Background

Analysis of geospatial data in R

R has a rich package ecosystem for read/writing, manipulating, and analyzing geospatial data.


Some core packages:

  • sp - core classes for handling spatial data, additional utility functions.

  • rgdal - R interface to gdal (Geospatial Data Abstraction Library) for reading and writing spatial data.

  • maptools - Additional tools for reading and writing spatial data.

  • rgeos - R interface to geos (Geometry Engine Open Source) library for querying and manipulating spatial data. Reading and writing WKT.

  • raster - classes and tools for handling spatial raster data.


See more - Spatial task view

Taxonomy of geospatial objects (Simple Features)

Geometry Collection

R and Simple Feature Access

The R package sp provides classes that implement these geospatial objects.


Point(s) Linestring(s) Polygon(s) Geometry Collection
Geometry SpatialPoints SpatialLines SpatialPolygons SpatialCollection*
Geometry + Data SpatialPointsDataFrame SpatialLinesDataFrame SpatialPolygonsDataFrame


They also handle additional tasks like tracking the projection of the spatial coordinates.

Reading and writing geospatial data via sp

  • maptools:
    • readShapePoints / writeShapePoints - Shapefile w/ points
    • readShapeLines / writeShapeLines - Shapefile w/ lines
    • readShapePoly / writeShapePoly - Shapefile w/ polygons
    • readShapeSpatial / writeShapeSpatial - Shapefile
  • rgdal:
    • readOGR / writeOGR - Shapefile, GeoJSON, KML, …
  • rgeos:
    • readWKT / writeWKT - Well Known Text

Geospatial stuff is hard

Projections

Dateline

Want to fly from the Western most point in the US to the Eastern most point?

inter = gcIntermediate(c(179.776,51.952), c(-179.146,51.273), n=50, addStartEnd=TRUE)

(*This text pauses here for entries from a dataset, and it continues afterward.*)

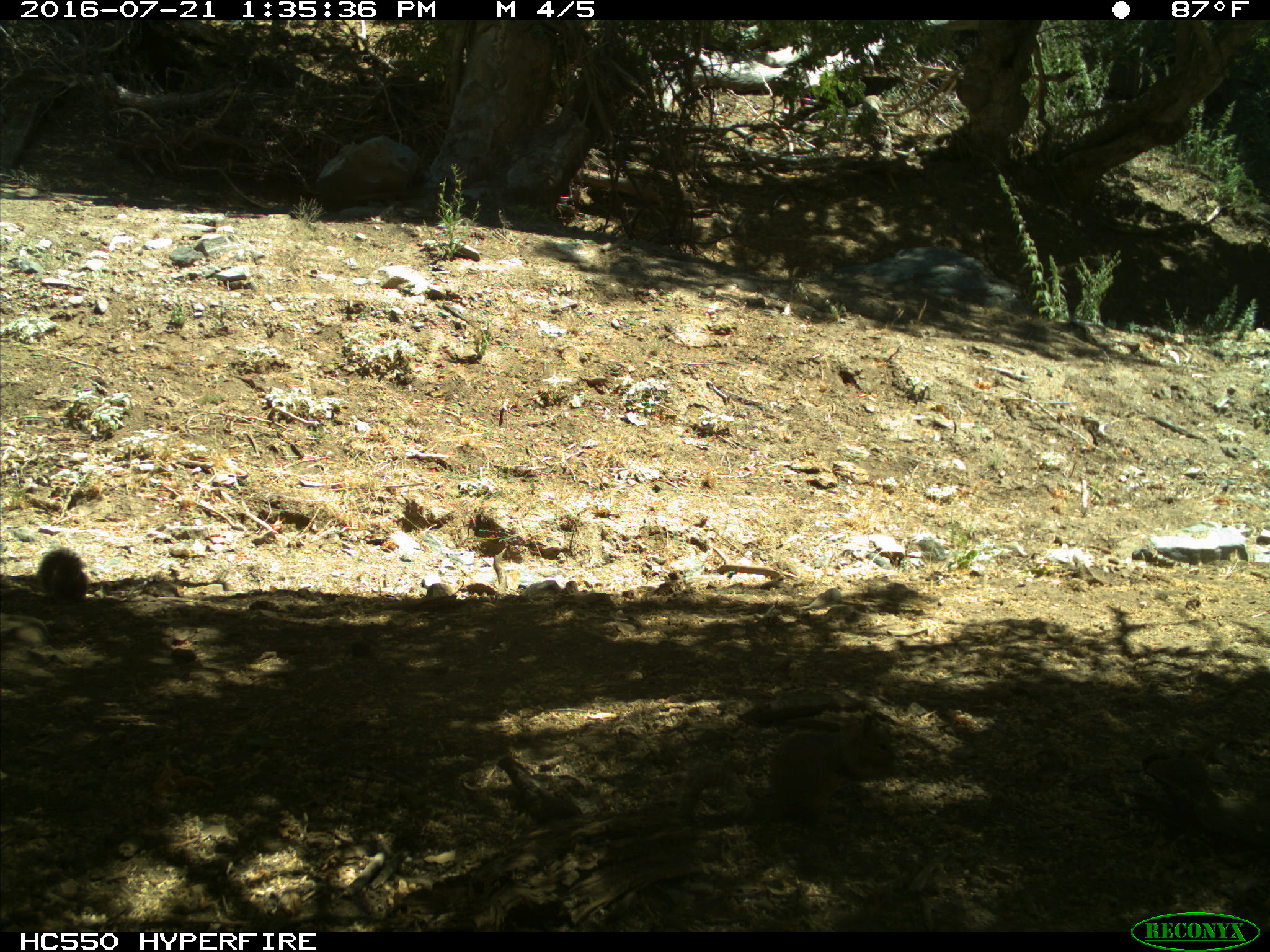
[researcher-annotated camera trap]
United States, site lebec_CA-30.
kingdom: Animalia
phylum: Chordata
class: Mammalia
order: Rodentia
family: Sciuridae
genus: Otospermophilus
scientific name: Otospermophilus beecheyi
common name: california ground squirrel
Otospermophilus beecheyi (california ground squirrel).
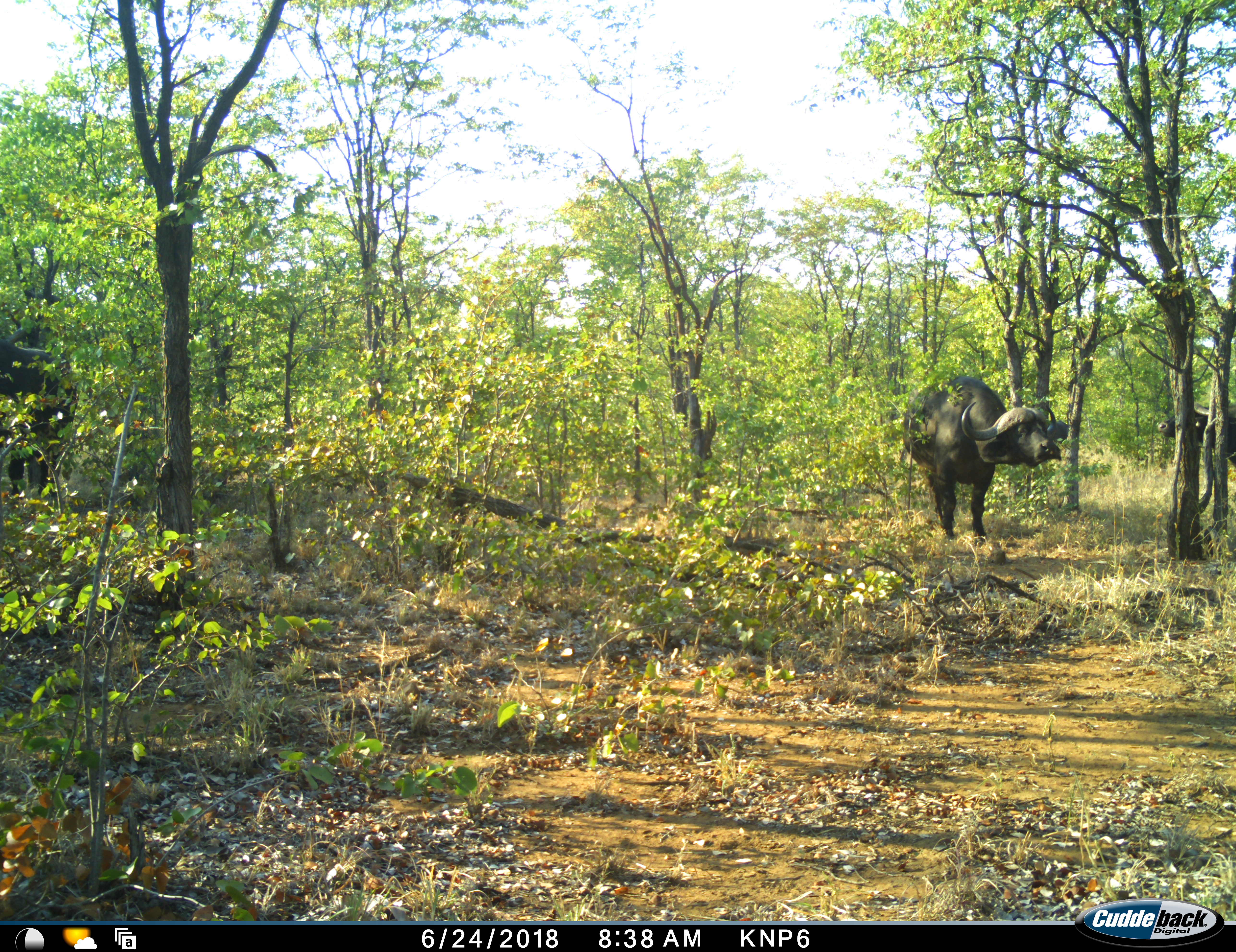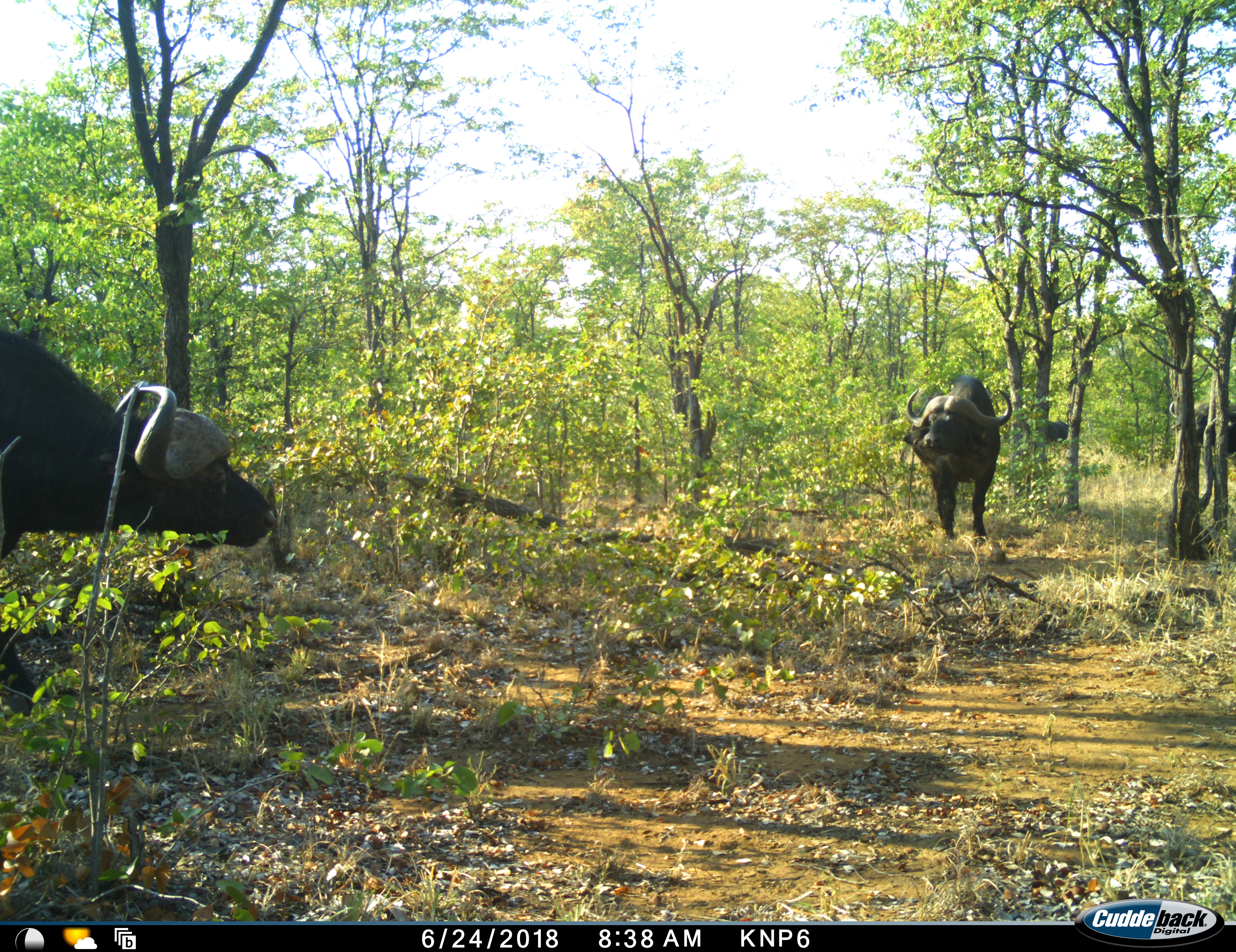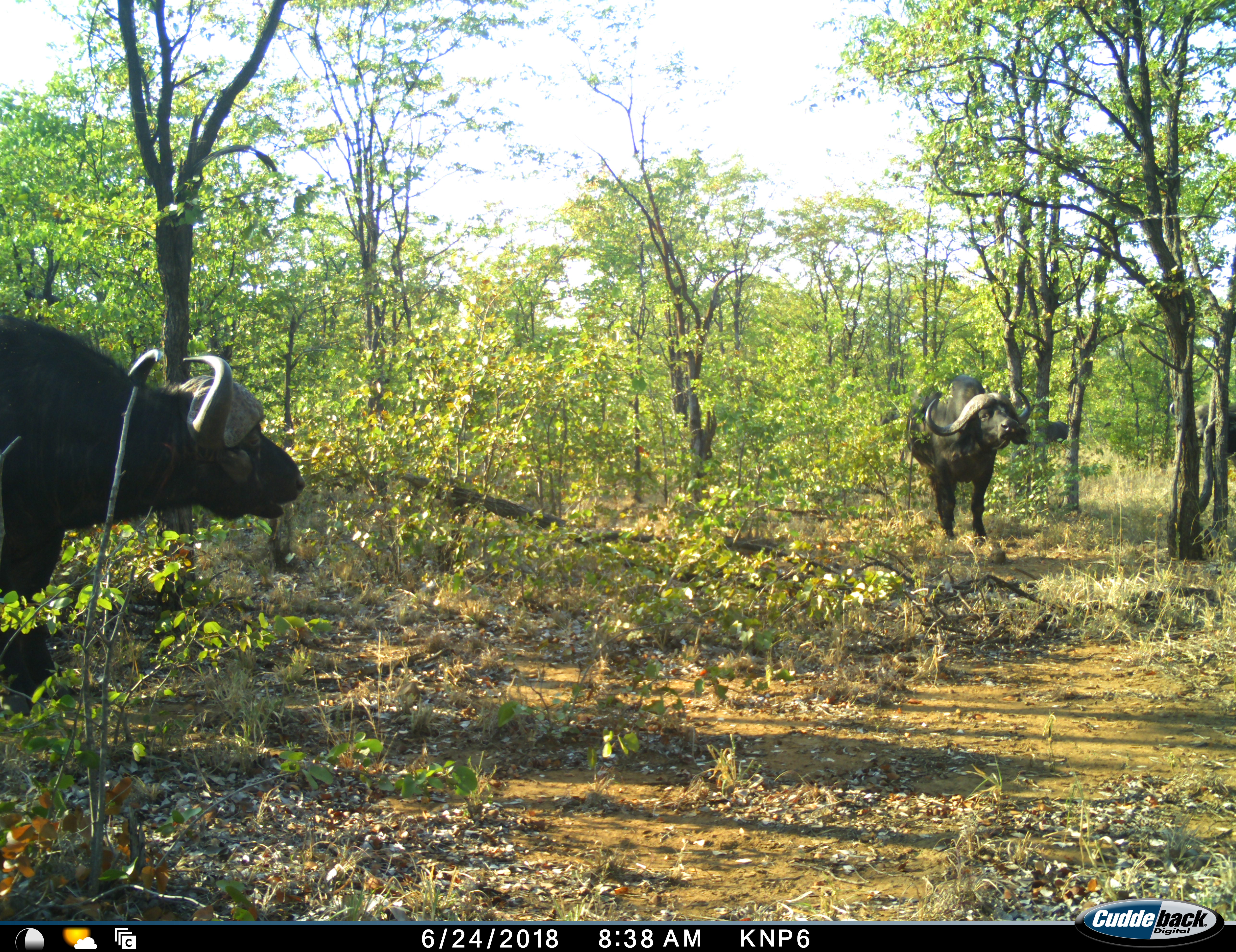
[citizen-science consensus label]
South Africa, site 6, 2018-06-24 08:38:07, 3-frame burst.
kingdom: Animalia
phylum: Chordata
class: Mammalia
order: Artiodactyla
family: Bovidae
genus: Syncerus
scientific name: Syncerus caffer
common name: cape buffalo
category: buffalo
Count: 3.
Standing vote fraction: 80%.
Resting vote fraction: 0%.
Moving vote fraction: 90%.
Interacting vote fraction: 0%.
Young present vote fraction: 0%.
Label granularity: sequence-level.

plot(wrld_simpl, col="black", ylim=c(15,90))
lines(inter,col='red',lwd=2,lty=3)

Relationships

Distance

How do we define the distance between A and B, A and C, or B and C?

Well Known Text vs geoJSON

Points & MultiPoint

WKT:
POINT (30 10)
MULTIPOINT ((10 40), (40 30), (20 20), (30 10))
GeoJSON:
{
  "type": "Point", 
  "coordinates": [30, 10]
}
{
  "type": "MultiPoint", 
  "coordinates": 
    [ [10, 40], [40, 30], [20, 20], [30, 10] ]
}

LineString & MultiLineString

WKT:
LINESTRING (30 10, 10 30, 40 40) {.smaller}


MULTILINESTRING ((10 10, 20 20, 10 40), 
                 (40 40, 30 30, 40 20, 30 10))
GeoJSON:
{
   "type": "LineString", 
   "coordinates": 
      [ [30, 10], [10, 30], [40, 40] ]
}


{
   "type": "MultiLineString", 
   "coordinates": 
      [ [[10, 10], [20, 20], [10, 40]], 
        [[40, 40], [30, 30], [40, 20], [30, 10]]
      ]
}

Polygon & MultiPolygon

WKT:
POLYGON ((30 10, 40 40, 20 40, 10 20, 30 10))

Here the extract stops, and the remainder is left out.